[Draft]
MERS, one of the other circulating endemic coronaviruses, had one of its outbreaks effectively detailed with this graphic posted by Science News back in December 2015. When talking about viruses moving through a community with friends and colleagues, as one does post-2020, I've pulled this one graphic out to visualize it more than almost any other.
It might look intimidating at first. It helped to just look at it unfocused, let my eyes go where they wanted, and within a few minutes it made so much sense. Starting from the lower left corner moving zig-zag up and to the right, this chart densely represents time from first known case to later cases in less than a month, movement of peoples between locations of interest, index (the individual known or believed to have been the first infected or source of the resulting outbreak in a population) and non-index cases, and anonymized patient snapshots that demonstrate it wasn't only elderly people impacted by this outbreak.

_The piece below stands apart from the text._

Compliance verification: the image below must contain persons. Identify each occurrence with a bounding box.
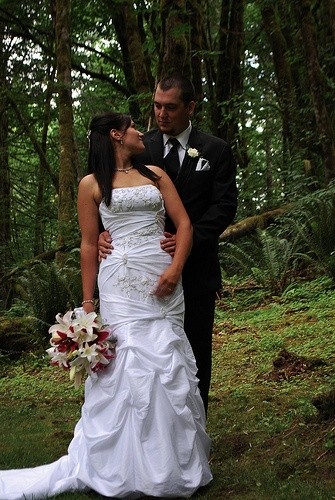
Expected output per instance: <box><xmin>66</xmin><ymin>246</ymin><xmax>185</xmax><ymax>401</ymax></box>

On a single page there's charted the first index case, 68 years old businessman, potentially infected sometime towards the end of his April to early May trip to the Middle East, based on onset of symptoms. Then arranged in rows and groupings are hospitals and/or major exposure dates
Every person of interest identified to follow-up with is labeled with a geometric shape and assigned a color on a gradiant. Standout people of interest, like superspreaders, receive a stroke around the shape assigned to make them pop a bit more against a soon-to-be dense population linked back to this one businessman.
There are 9 groupings of hospitals and/or major exposure dates arranged almost like a large arena venue seating chart is arranged. Here's the San Francisco War Memorial Opera House for comparison:
And between the 9 sections are the arrows which guide this visual narrative.
Though the MERS outbreak details are very well laid out there are some shortcomings here. One- most glaring- it doesn't size down well.
But a more subtle area of improvement is the color choice and color variety.
Labeling all patient shapes a light lilac-ish purple doesn't work well against white. I might want to change it to one of the colors depicted in the seating chart. Perhaps the navy blue and turquoise?
Which colors would you substitute the original purples for? It doesn't have to be on the opera house seating chart.
In service of the attention economy it's only now that I reveal how it's possible to see the blown up version.
Go here: https://www.sciencenews.org/article/anatomy-south-korean-mers-outbreak and open the link labeled "View the PDF" for an easier to read experience!
FYI: That other visualization I lean on for quick depictions of both transmission chains and variant evolution? This mega circle pit:

The trick is knowing your audience! What might work in some cases won't work in all cases.